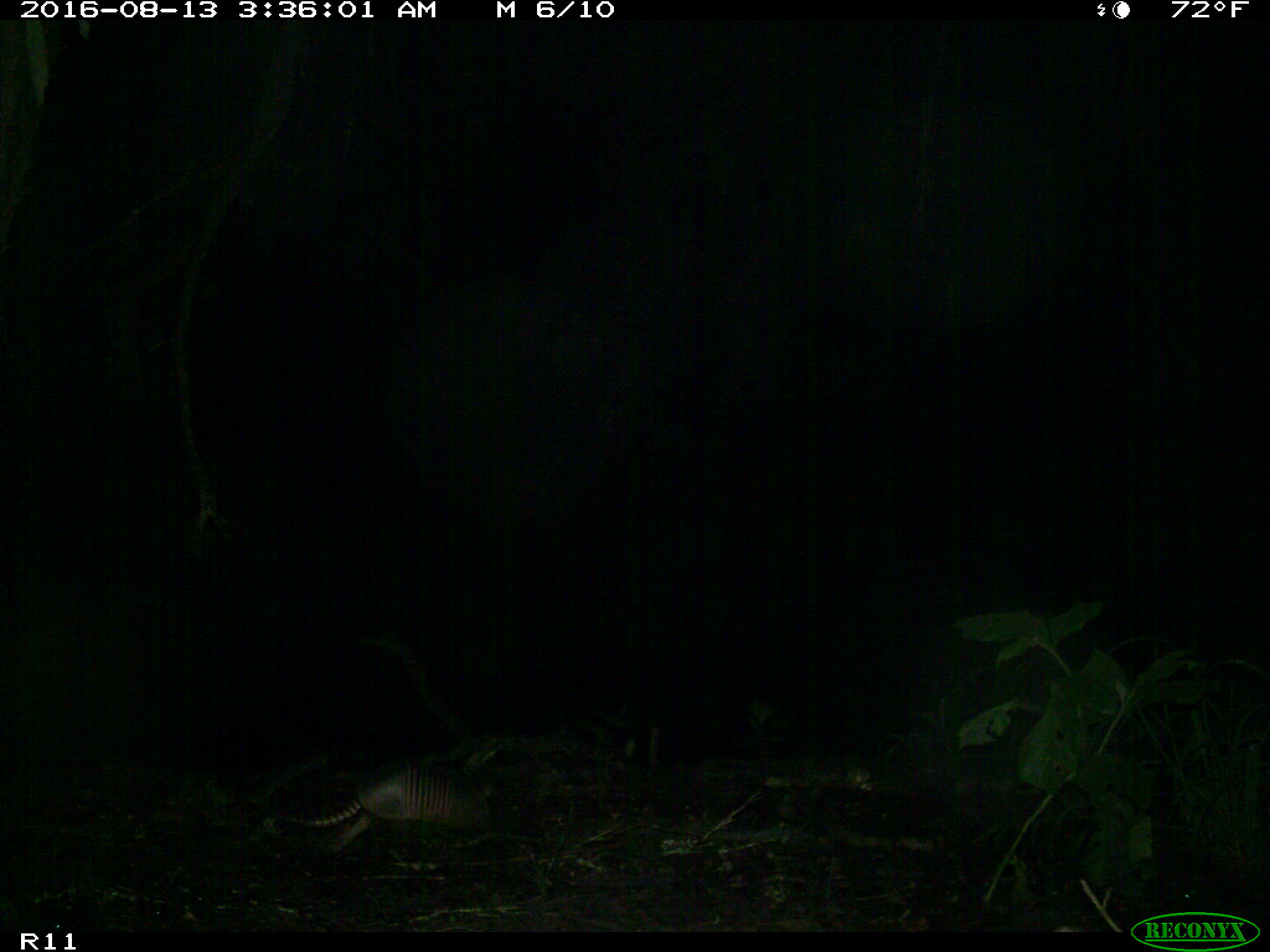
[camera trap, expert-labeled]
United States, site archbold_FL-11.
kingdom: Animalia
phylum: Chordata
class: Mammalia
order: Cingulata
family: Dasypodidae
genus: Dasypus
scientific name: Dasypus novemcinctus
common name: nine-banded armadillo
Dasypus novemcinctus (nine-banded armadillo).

++++

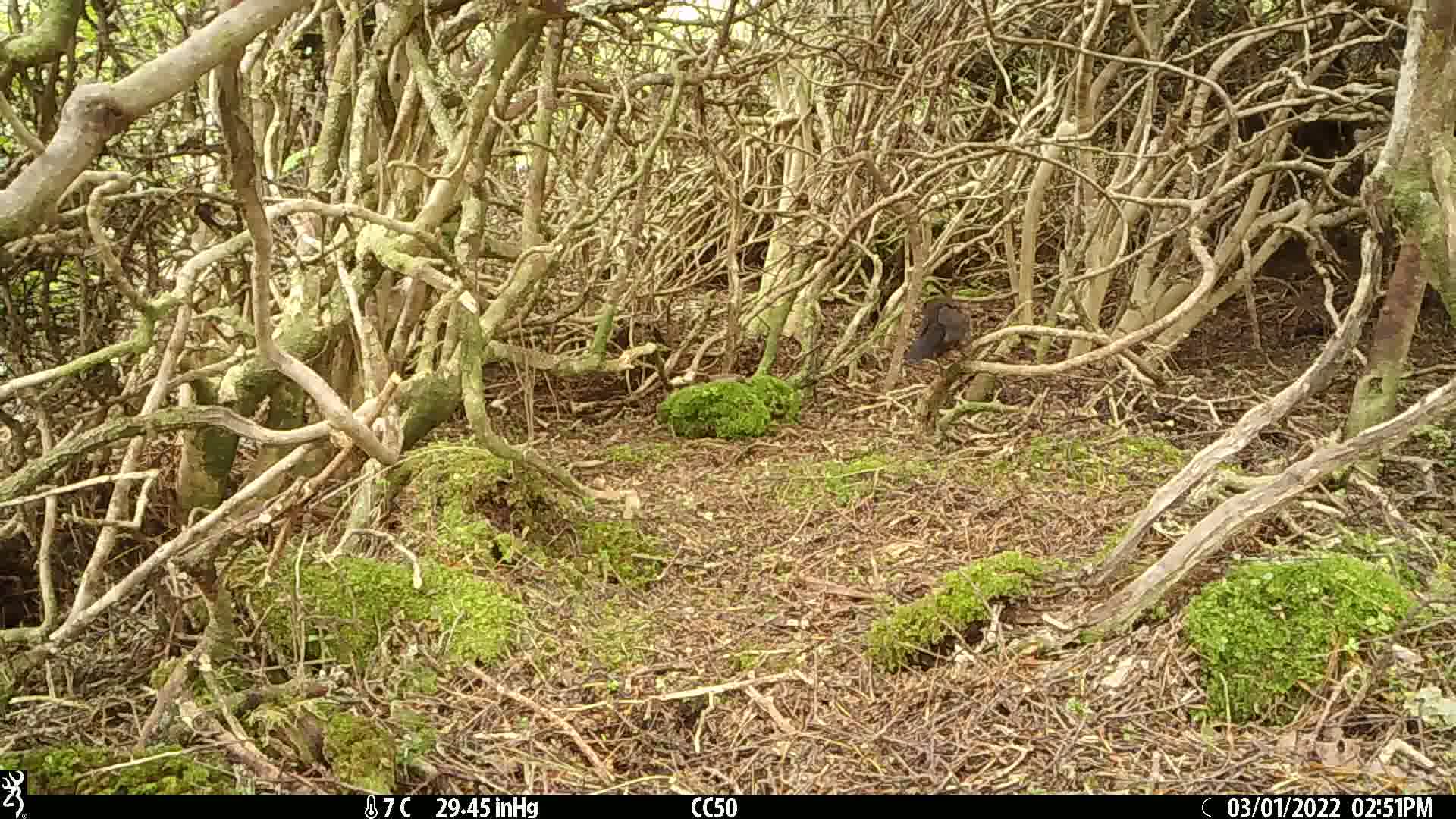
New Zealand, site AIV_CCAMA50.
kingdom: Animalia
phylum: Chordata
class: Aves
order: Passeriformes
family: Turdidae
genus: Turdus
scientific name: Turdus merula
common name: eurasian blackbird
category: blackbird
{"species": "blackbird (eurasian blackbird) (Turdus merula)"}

++++

Exercise directions:
Above are the records; copy exactly the lines from the line with "[camera trap, expert-labeled]" through the line with "scientific name: Dasypus novemcinctus", both included.

Response:
[camera trap, expert-labeled]
United States, site archbold_FL-11.
kingdom: Animalia
phylum: Chordata
class: Mammalia
order: Cingulata
family: Dasypodidae
genus: Dasypus
scientific name: Dasypus novemcinctus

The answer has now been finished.